╭─ PASSAGE
+ Reply to Thread
Results 1 to 6 of 6

Re: histogram x-axis data (BINs) are not accounting for all the data entries

  1. #1
    Registered User
    Join Date
    12-09-2013
    Location
    cork
    MS-Off Ver
    Excel 2010
    Posts
    15

    Re: histogram x-axis data (BINs) are not accounting for all the data entries

    For ease of explanation, attached is the data in question and the three histograms based on the data in columns B and column J (BINs).

    Problem statement: with a total of 14 entries in column B, one expects to see 14 entries as an output in the histogram. However, it only shows 13?

    Question: why does the above occur? (ignore the colour formatting)

    Second problem but not as big an issue is how to prevent the "more" occurring in the x-axis especially in the middle. (I am aware this can be removed with the BIN when produced by manual edit) is there another method?

    Aside: I have about 5000 data entries of type number (transaction amount as per heading in column B), sample data pulled out as a spot check.

    Attempted actions: playing around with different BIN ranges, playing around with different histogram types.

    Result: always the data produced is one less than the data I have at hand (in this sample data provided).

    thank you in advance,
    Attached Files Attached Files
    Last edited by Mr.Magoo; 11-26-2014 at 02:00 AM. Reason: addition of two further attachments

  2. #2
    Forum Guru
    Join Date
    04-13-2005
    Location
    North America
    MS-Off Ver
    2002/XP and 2007
    Posts
    15,819

    Re: histogram x-axis data (BINs) are not accounting for all the data entries

    Are you certain you included B2 in the "input range" field of the histogram tool? It appears to me that all of your attempts are failing to include this point in the counts. When I try to recreate your histograms, it correctly counts this point in the totals. My best guess at this point is that you failed to include B2 in the input. Other than that, I cannot recreate your problem. (One of the problems with using the histogram tool is that Excel does not record your inputs, so we have no way of verifying ourselves what you used for inputs unless you tell us). Verify what you have put in the input fields of the histogram utility and include them here so we can more accurately recreate exactly what you have done that is giving erroneous results.
╰─
╭─ DATASET RECORDS
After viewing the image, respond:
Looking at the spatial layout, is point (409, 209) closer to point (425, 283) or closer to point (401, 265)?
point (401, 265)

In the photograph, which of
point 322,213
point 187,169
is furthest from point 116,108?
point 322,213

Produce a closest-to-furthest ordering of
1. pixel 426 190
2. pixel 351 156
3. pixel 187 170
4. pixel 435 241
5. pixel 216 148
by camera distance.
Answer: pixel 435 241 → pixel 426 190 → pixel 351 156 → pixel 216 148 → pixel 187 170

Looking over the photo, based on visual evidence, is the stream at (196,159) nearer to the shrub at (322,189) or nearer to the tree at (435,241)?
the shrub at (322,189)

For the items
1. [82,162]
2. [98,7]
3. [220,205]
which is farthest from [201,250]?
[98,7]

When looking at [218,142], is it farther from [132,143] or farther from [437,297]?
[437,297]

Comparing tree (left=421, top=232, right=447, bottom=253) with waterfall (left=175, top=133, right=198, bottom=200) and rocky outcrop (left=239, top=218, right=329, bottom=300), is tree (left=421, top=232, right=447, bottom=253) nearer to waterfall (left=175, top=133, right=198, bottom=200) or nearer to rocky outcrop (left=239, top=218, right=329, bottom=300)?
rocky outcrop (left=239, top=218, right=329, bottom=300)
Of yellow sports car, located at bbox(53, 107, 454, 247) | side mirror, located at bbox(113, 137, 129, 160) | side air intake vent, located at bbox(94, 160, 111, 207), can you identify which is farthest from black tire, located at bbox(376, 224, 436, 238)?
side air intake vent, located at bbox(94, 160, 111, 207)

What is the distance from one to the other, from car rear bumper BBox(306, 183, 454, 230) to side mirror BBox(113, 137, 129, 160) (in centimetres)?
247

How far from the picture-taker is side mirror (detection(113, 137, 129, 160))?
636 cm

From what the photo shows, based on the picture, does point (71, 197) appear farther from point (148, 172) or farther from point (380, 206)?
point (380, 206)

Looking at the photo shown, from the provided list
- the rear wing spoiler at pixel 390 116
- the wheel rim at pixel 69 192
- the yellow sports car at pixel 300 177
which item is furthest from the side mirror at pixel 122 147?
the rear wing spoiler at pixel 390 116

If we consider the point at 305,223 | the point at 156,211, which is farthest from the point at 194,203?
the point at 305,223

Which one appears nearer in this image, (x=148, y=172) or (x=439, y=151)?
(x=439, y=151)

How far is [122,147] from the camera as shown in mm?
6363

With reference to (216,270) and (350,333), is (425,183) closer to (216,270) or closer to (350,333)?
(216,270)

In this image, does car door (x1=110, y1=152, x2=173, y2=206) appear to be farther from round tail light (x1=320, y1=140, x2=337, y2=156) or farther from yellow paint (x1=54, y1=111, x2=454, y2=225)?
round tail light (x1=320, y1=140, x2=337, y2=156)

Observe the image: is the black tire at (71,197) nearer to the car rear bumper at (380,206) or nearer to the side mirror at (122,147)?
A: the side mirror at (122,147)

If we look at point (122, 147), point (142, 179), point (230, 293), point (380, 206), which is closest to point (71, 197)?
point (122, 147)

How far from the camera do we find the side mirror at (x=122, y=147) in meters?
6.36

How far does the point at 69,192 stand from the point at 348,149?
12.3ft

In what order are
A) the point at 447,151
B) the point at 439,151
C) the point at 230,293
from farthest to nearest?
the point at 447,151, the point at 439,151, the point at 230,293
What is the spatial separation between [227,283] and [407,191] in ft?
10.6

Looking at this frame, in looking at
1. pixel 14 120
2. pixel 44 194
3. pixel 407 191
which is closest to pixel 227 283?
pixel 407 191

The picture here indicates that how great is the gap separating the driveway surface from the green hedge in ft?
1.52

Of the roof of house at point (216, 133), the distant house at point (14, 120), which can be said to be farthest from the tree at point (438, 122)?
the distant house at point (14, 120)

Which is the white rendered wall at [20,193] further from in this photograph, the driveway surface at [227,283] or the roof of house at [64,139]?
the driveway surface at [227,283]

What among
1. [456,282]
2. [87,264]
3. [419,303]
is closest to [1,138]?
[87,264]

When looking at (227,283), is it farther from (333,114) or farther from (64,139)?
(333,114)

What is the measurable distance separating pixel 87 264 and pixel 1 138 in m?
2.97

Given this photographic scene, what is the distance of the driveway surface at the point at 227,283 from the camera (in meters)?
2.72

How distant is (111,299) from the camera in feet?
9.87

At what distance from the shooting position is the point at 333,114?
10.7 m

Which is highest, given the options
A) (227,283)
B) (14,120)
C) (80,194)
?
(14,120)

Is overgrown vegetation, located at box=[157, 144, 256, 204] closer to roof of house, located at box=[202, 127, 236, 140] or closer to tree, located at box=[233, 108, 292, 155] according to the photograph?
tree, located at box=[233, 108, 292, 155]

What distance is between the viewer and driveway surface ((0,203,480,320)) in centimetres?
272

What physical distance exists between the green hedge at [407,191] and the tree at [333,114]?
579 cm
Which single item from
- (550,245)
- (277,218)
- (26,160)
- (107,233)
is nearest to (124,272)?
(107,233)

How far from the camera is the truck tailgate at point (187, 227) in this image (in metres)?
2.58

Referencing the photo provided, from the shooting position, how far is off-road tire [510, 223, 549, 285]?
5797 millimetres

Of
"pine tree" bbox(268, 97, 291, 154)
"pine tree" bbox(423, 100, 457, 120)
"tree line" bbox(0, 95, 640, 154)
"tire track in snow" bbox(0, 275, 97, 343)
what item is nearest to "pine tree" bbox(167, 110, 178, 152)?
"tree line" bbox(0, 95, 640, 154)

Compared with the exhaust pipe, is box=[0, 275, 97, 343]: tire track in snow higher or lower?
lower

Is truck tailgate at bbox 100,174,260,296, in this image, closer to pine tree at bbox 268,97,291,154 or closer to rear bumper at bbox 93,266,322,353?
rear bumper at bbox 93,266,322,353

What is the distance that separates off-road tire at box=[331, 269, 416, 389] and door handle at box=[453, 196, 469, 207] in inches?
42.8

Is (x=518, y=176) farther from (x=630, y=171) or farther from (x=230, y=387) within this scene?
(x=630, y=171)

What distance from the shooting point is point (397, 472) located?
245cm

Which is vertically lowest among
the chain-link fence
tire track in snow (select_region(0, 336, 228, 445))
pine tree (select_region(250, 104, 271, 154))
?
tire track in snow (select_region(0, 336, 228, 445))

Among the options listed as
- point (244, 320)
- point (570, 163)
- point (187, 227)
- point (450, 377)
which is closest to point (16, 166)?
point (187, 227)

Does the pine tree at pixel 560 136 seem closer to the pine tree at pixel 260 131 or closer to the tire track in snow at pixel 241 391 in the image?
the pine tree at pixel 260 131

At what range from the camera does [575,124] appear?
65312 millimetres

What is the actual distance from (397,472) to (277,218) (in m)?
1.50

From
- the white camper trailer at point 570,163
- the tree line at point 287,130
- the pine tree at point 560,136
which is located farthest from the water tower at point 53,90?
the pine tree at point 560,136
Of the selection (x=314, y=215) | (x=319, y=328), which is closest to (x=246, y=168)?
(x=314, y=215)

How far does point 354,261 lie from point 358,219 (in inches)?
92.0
╰─
WHAT YOU NEED TO DO: Please state which cell the second reply in the histogram thread suspects was left out of the input range.

ANSWER TO THE TASK: Cell B2.